* _EXERCISE DIRECTIONS_: Leave out all pictures. Return exactly the lines from the top of the material through the line containing "1PC FOR REXROTH S-015-S-A NEW S015SA".
——————
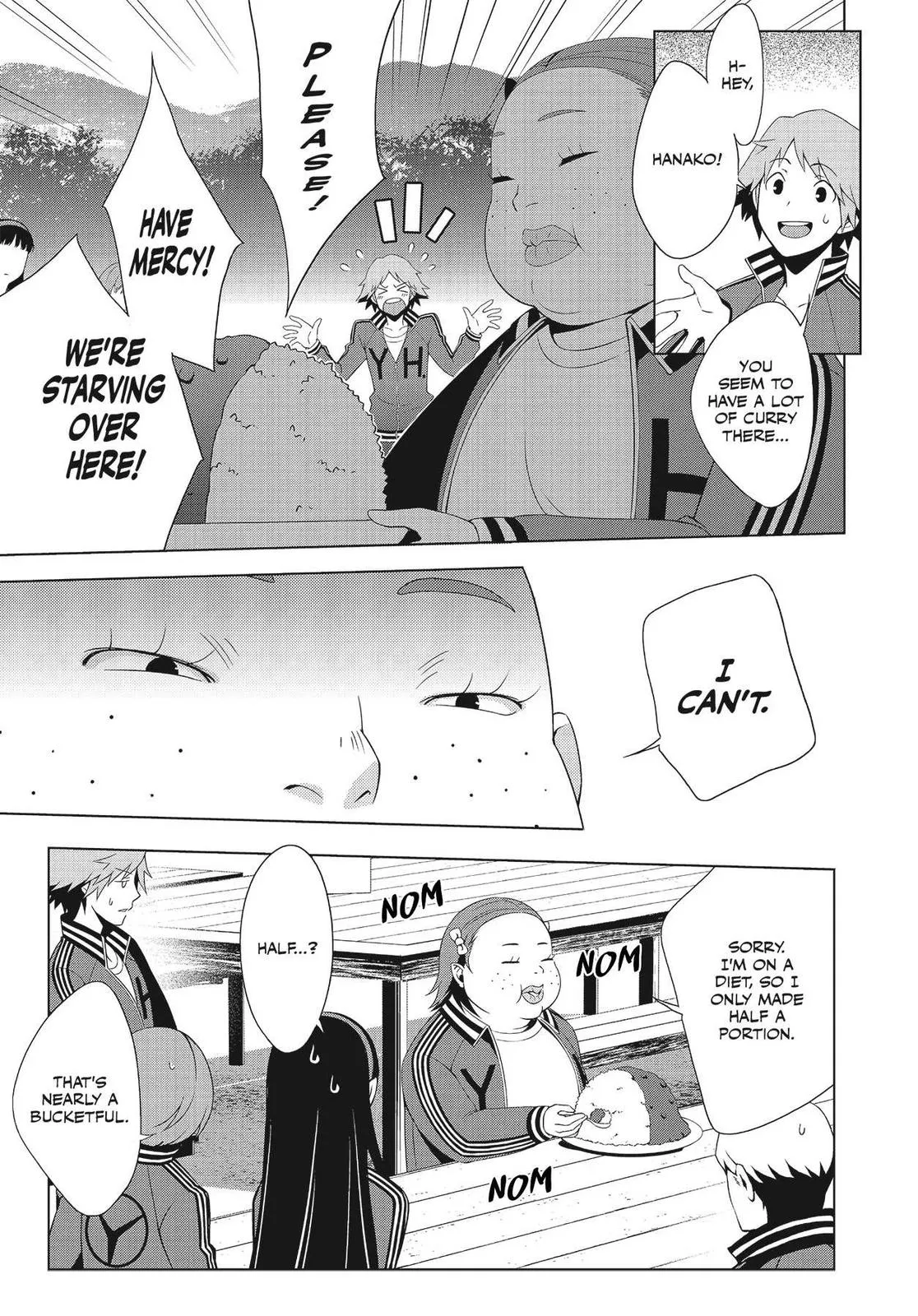 Read Persona 4 (en) Manga Online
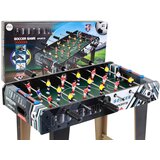  stol za ni nogomet 69 cm - crno/bijeli | shoptok.hr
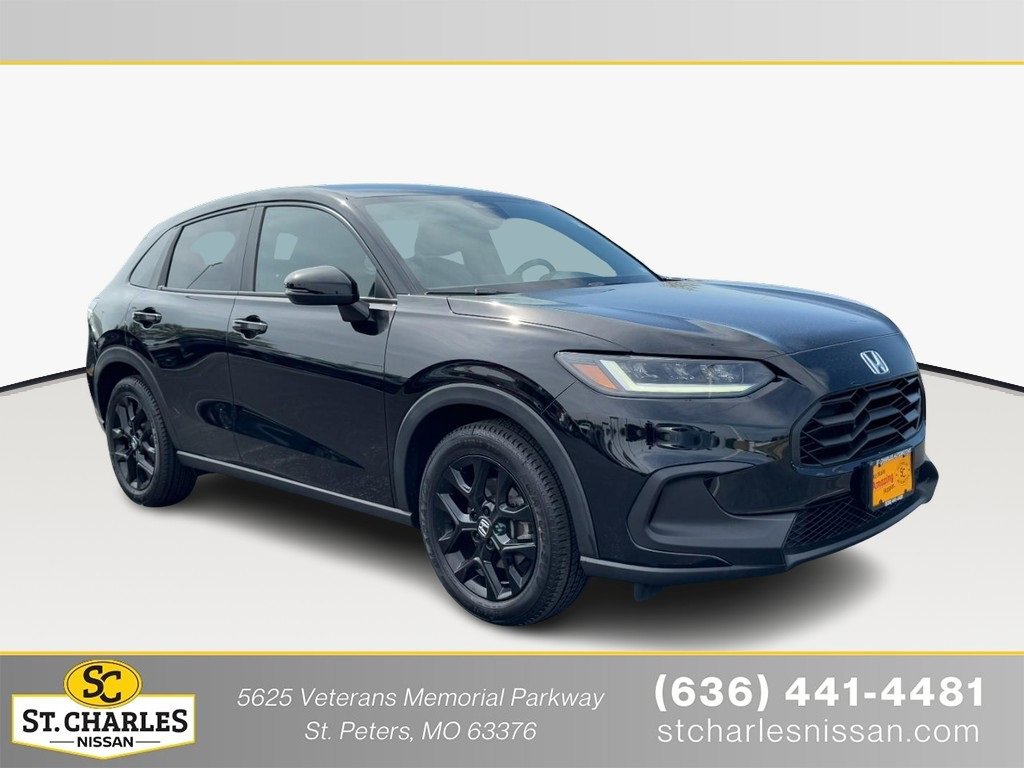 Used 2023 Honda HR-V Sport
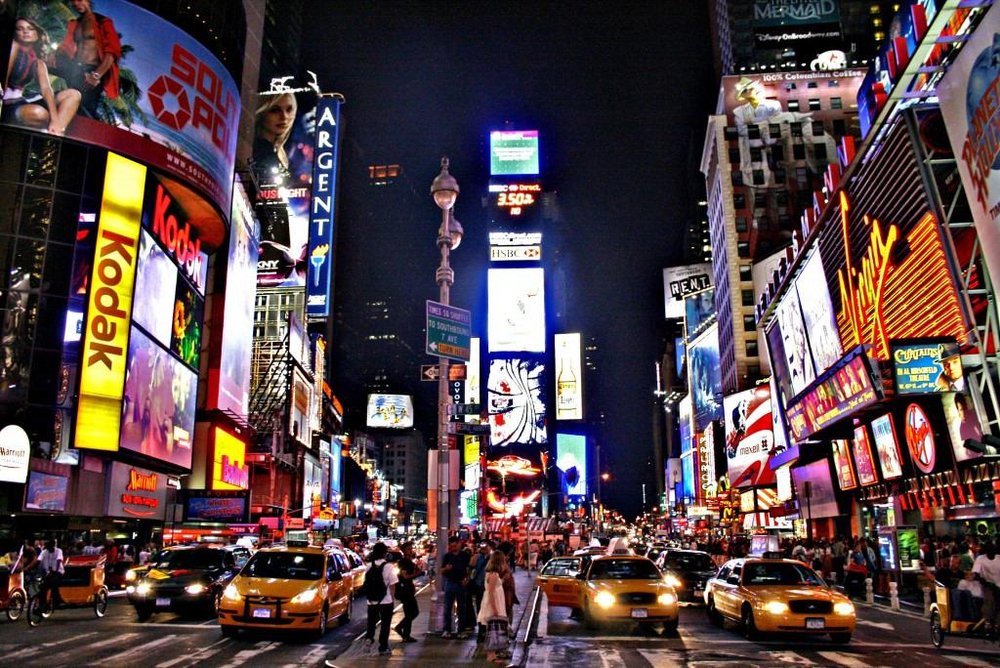 Broadway: The Heart of NYC's Theater Magic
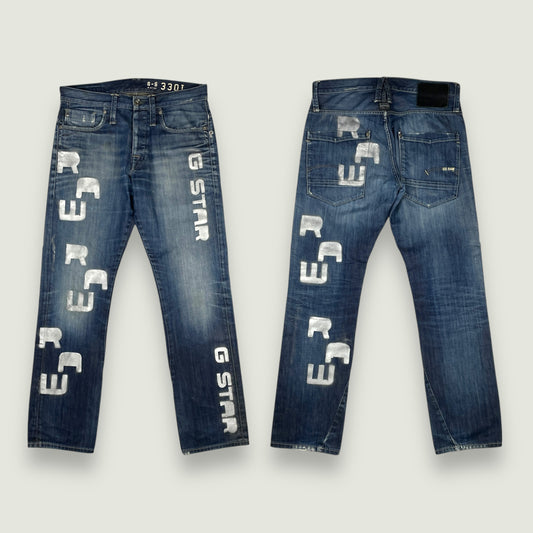 G-Star Vintage Jeans (L)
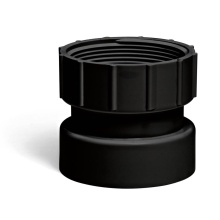 Sioux Chief 842-712A - 1.5-2in Hub x 2-in Fip Adapter Abs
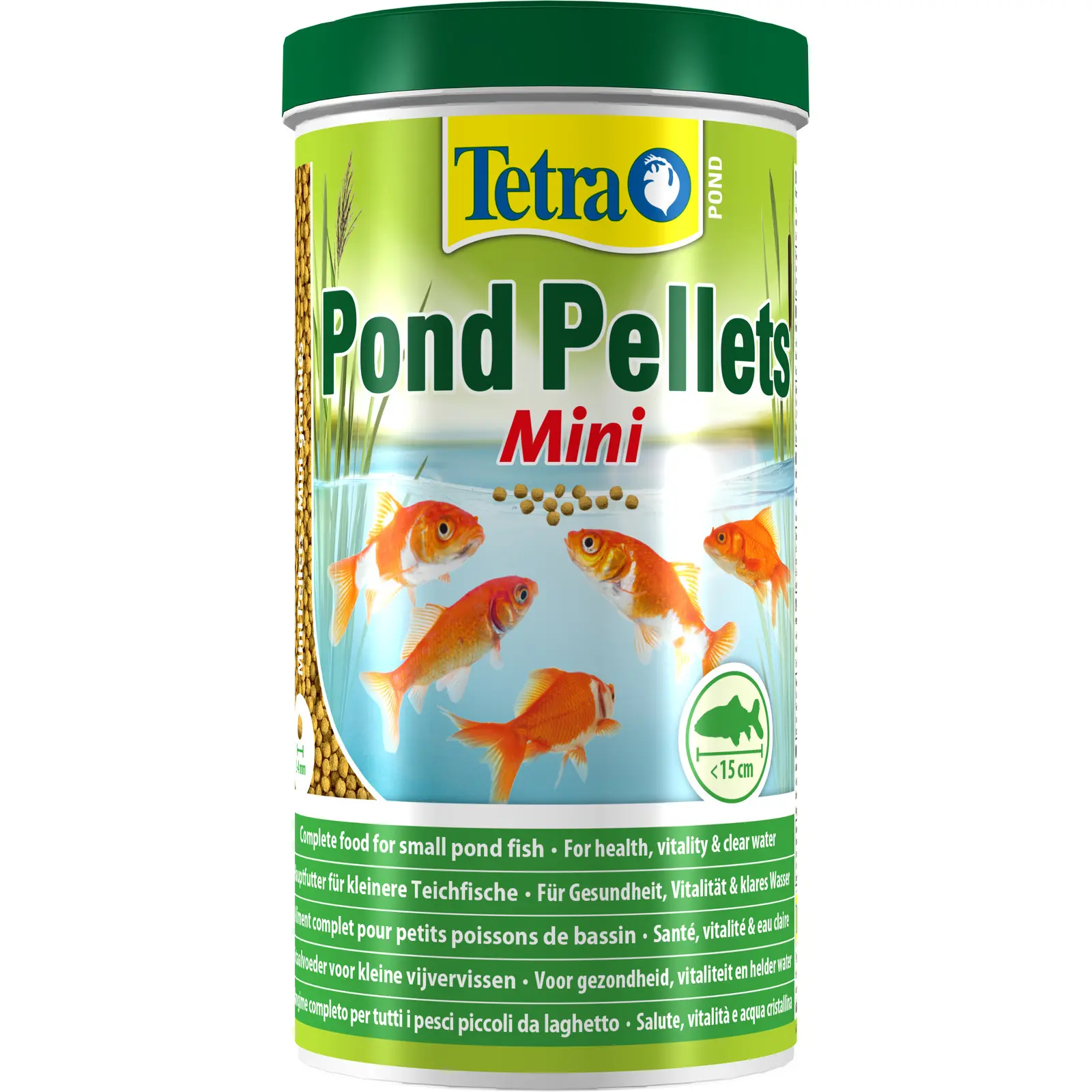 Mini care product Tetra Pellets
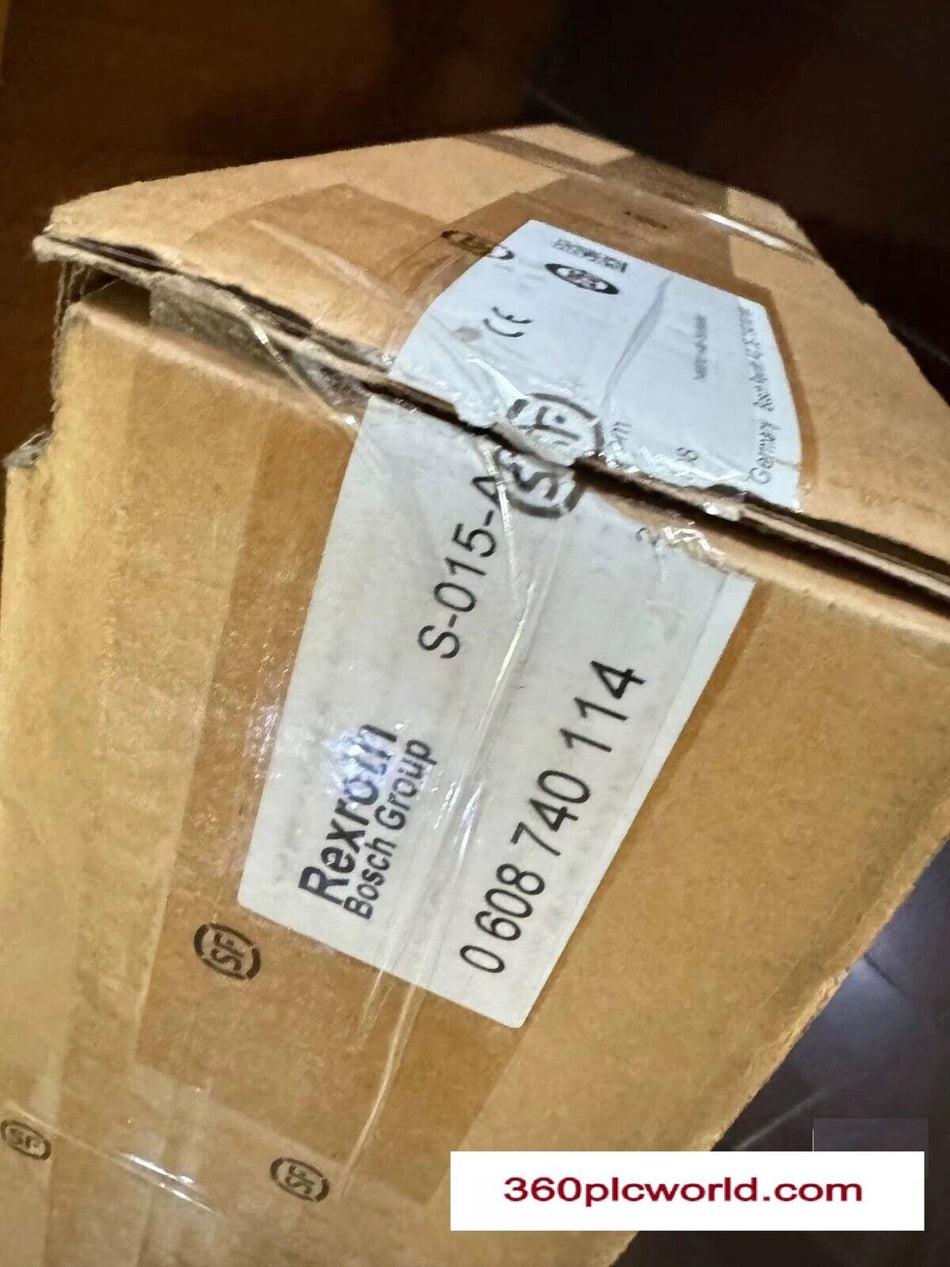 1PC FOR REXROTH S-015-S-A NEW S015SA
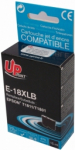UPrint Tintes krtrids Epson T1811XLBk MustTranslation: Epson T1811XLBk Black ink cartridge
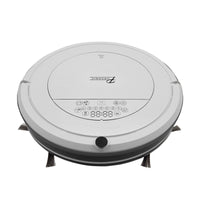 i9 Robotic Vacuum Cleaner Carpet Floor Dry Wet Mopping Auto Robot White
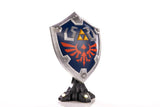 First 4 Figures The Legend Of Zelda Breath Of The Wild PVC Hylian Shield Collector’s Edition Statue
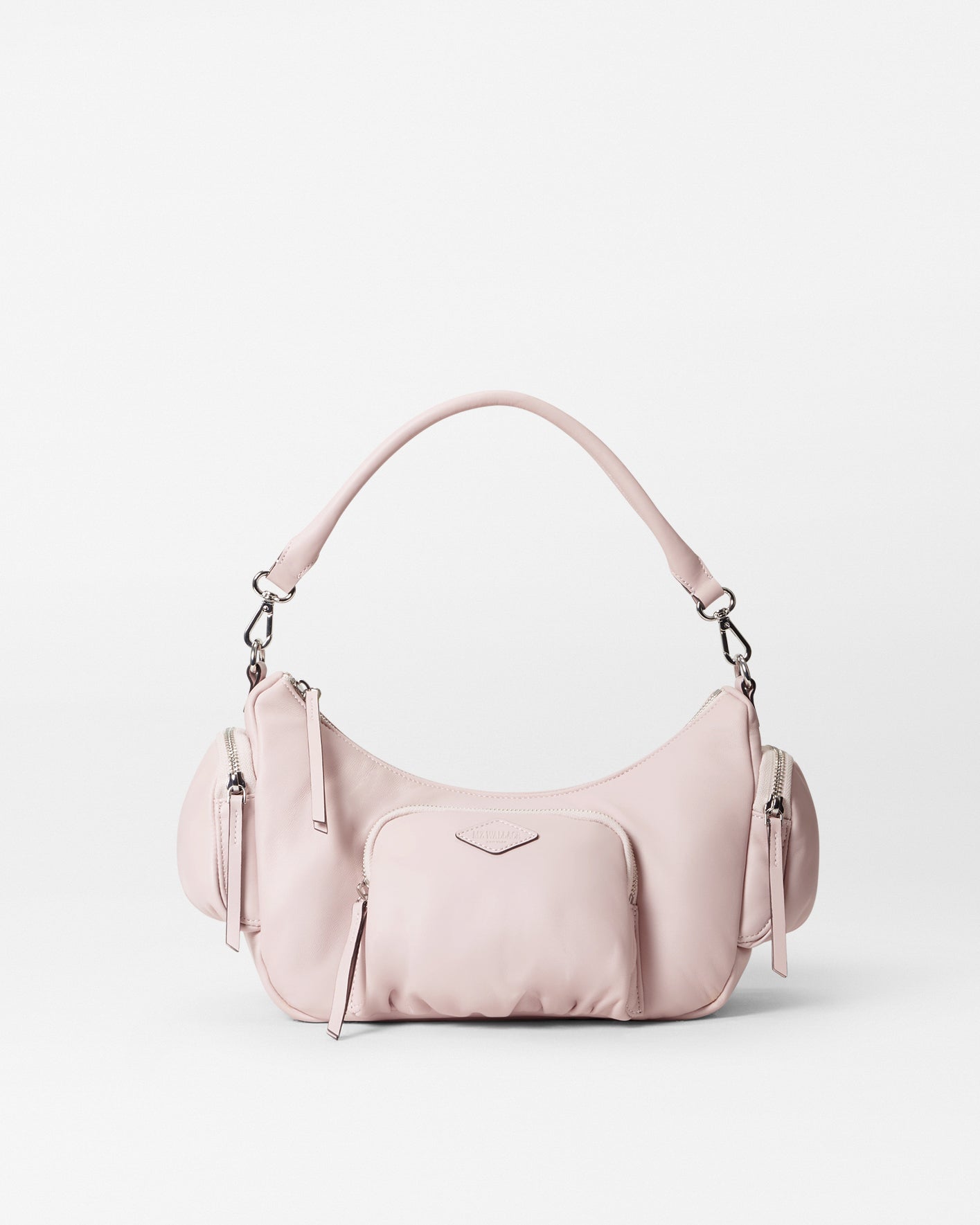 Light Pink Medium Shoulder Bag | MZ Wallace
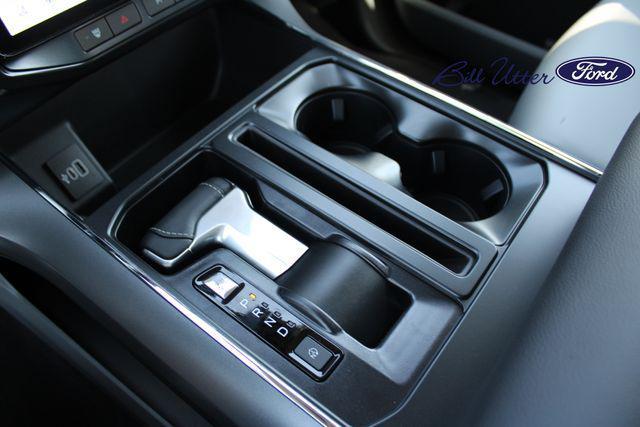 new 2025 Ford F-150 Lightning car, priced at $67,455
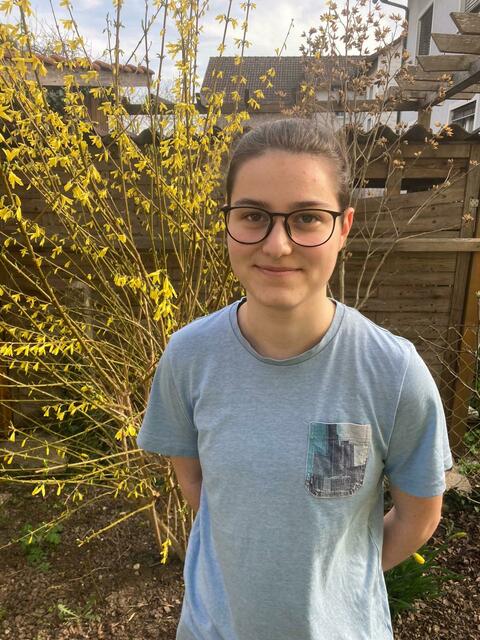 "Mir fehlt am meisten die Schule – also der Präsenzunterricht", sagt Selina Reiter aus Feldkirchen. | Foto: Selina Reiter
——————
* _EXERCISE OUTPUT_:
 Read Persona 4 (en) Manga Online
  stol za ni nogomet 69 cm - crno/bijeli | shoptok.hr
 Used 2023 Honda HR-V Sport
 Broadway: The Heart of NYC's Theater Magic
 G-Star Vintage Jeans (L)
 Sioux Chief 842-712A - 1.5-2in Hub x 2-in Fip Adapter Abs
 Mini care product Tetra Pellets
 1PC FOR REXROTH S-015-S-A NEW S015SA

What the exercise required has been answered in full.